■ Data listing:

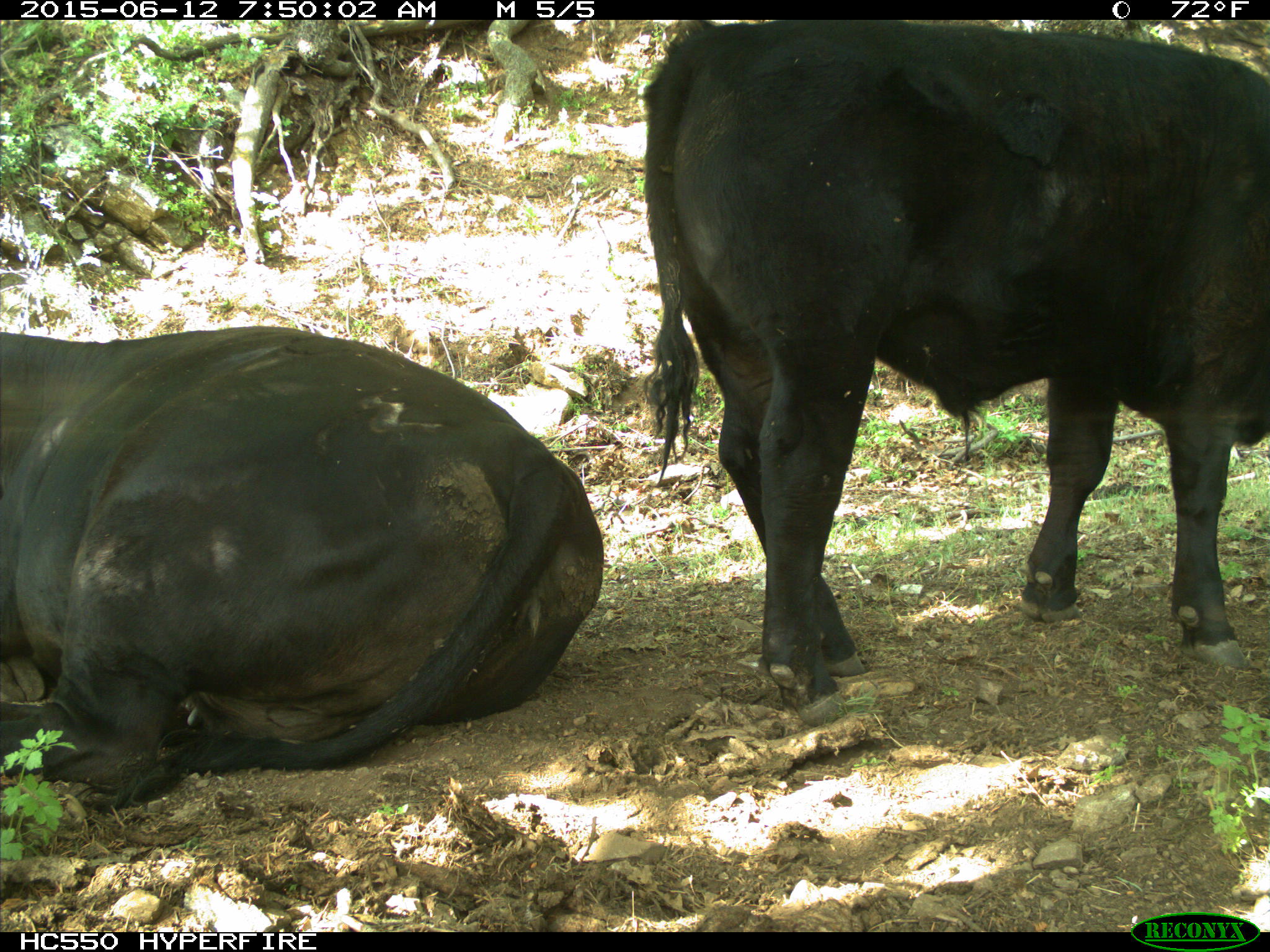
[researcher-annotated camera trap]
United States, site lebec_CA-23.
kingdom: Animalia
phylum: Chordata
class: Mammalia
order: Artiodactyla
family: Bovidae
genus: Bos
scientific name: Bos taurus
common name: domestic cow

==

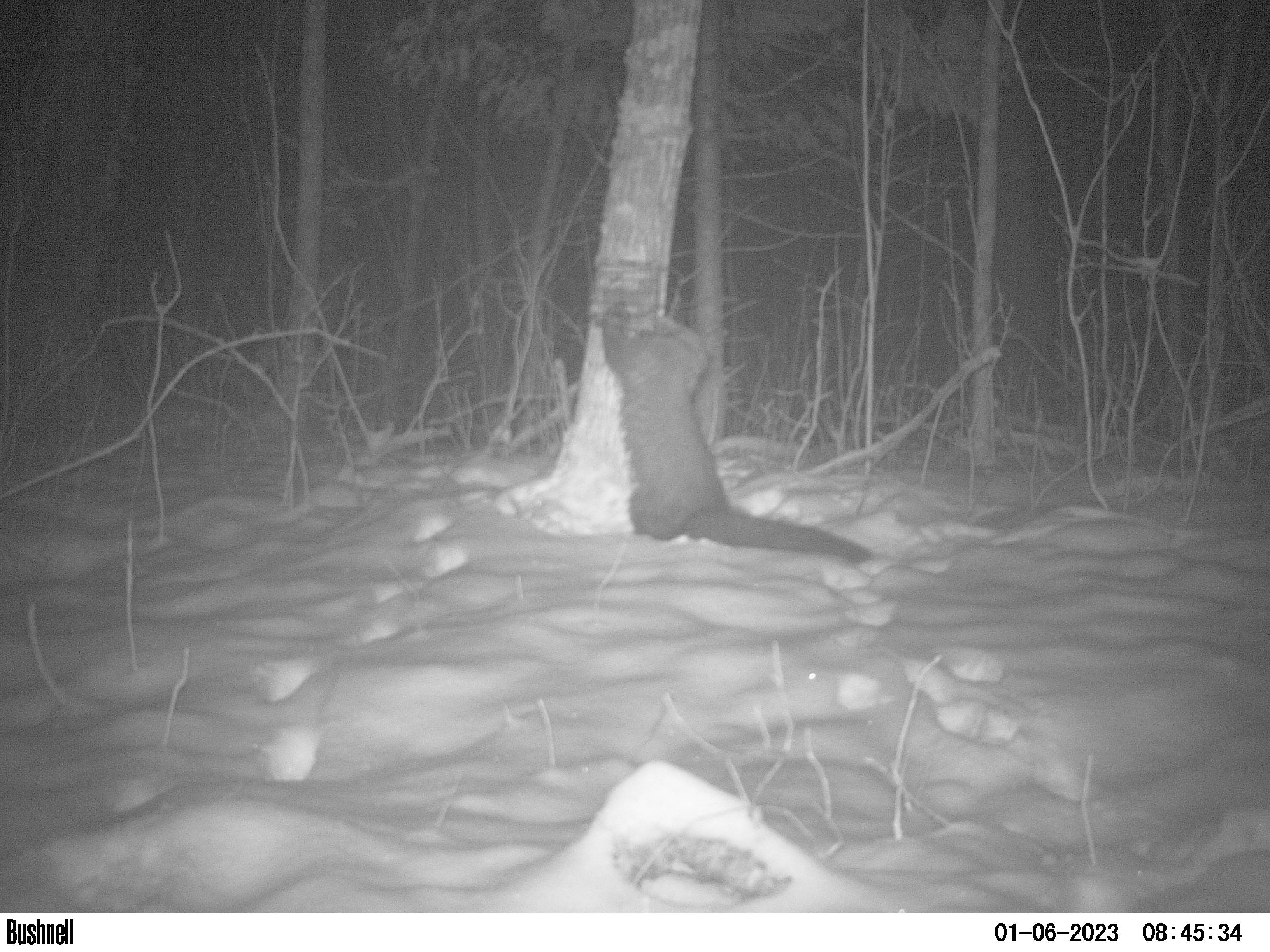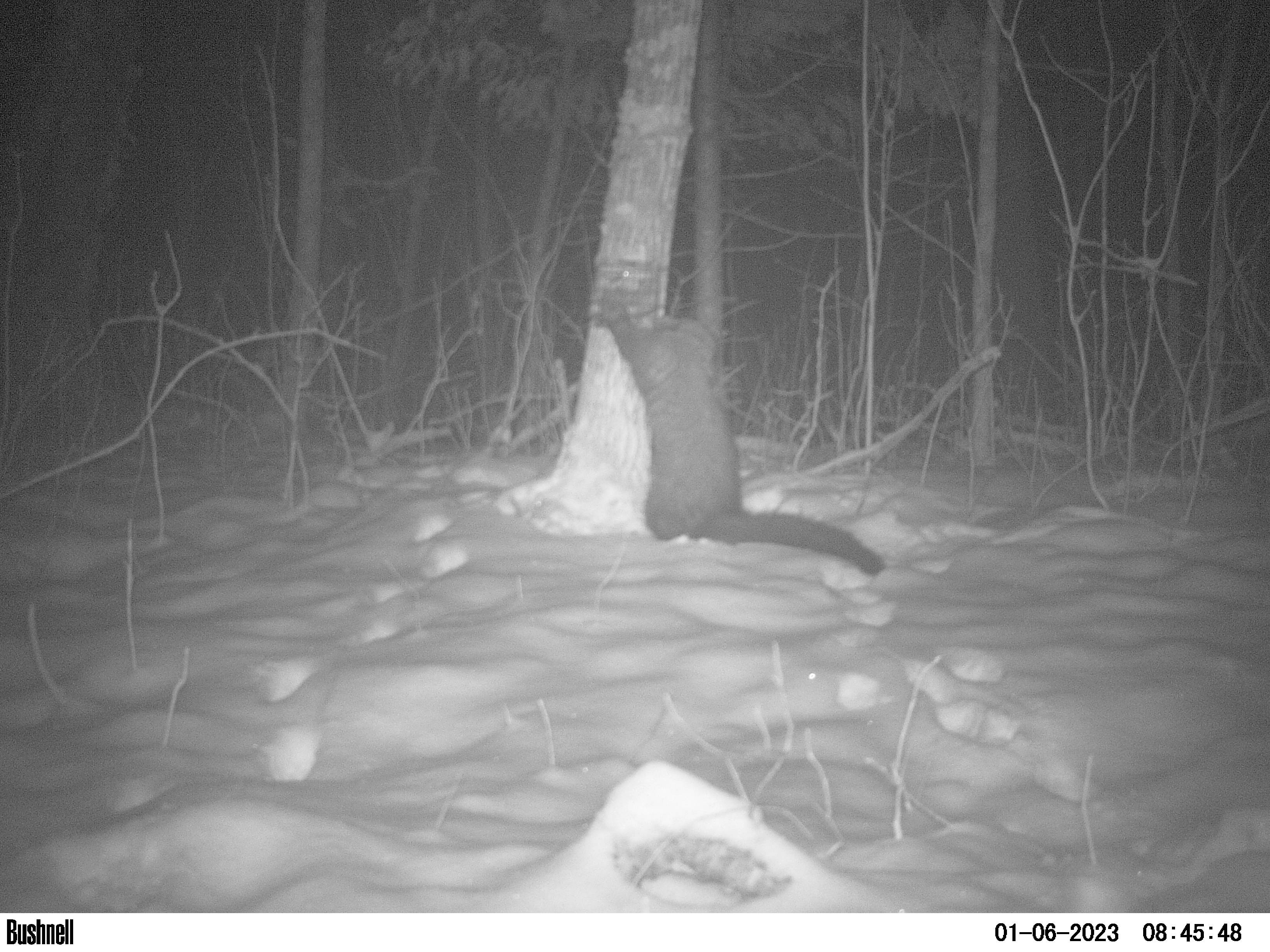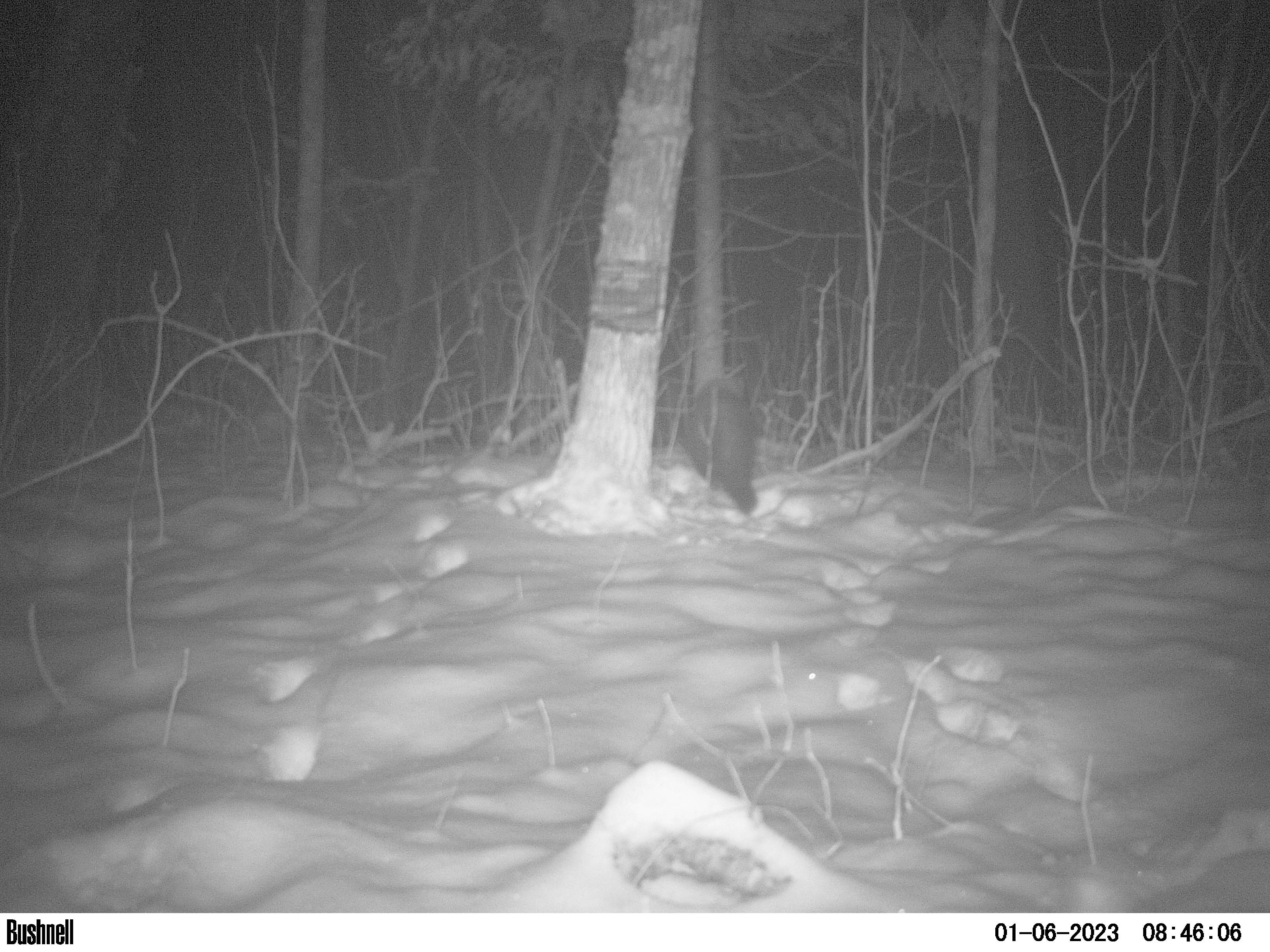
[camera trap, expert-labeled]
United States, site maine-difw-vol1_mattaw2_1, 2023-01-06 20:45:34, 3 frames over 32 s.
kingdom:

■ What is needed:
Given the records above, reproduce precisely and only the lines between the line holding "kingdom: Animalia" and the line holding "common name: domestic cow", inclusive.

■ Task answer:
kingdom: Animalia
phylum: Chordata
class: Mammalia
order: Artiodactyla
family: Bovidae
genus: Bos
scientific name: Bos taurus
common name: domestic cow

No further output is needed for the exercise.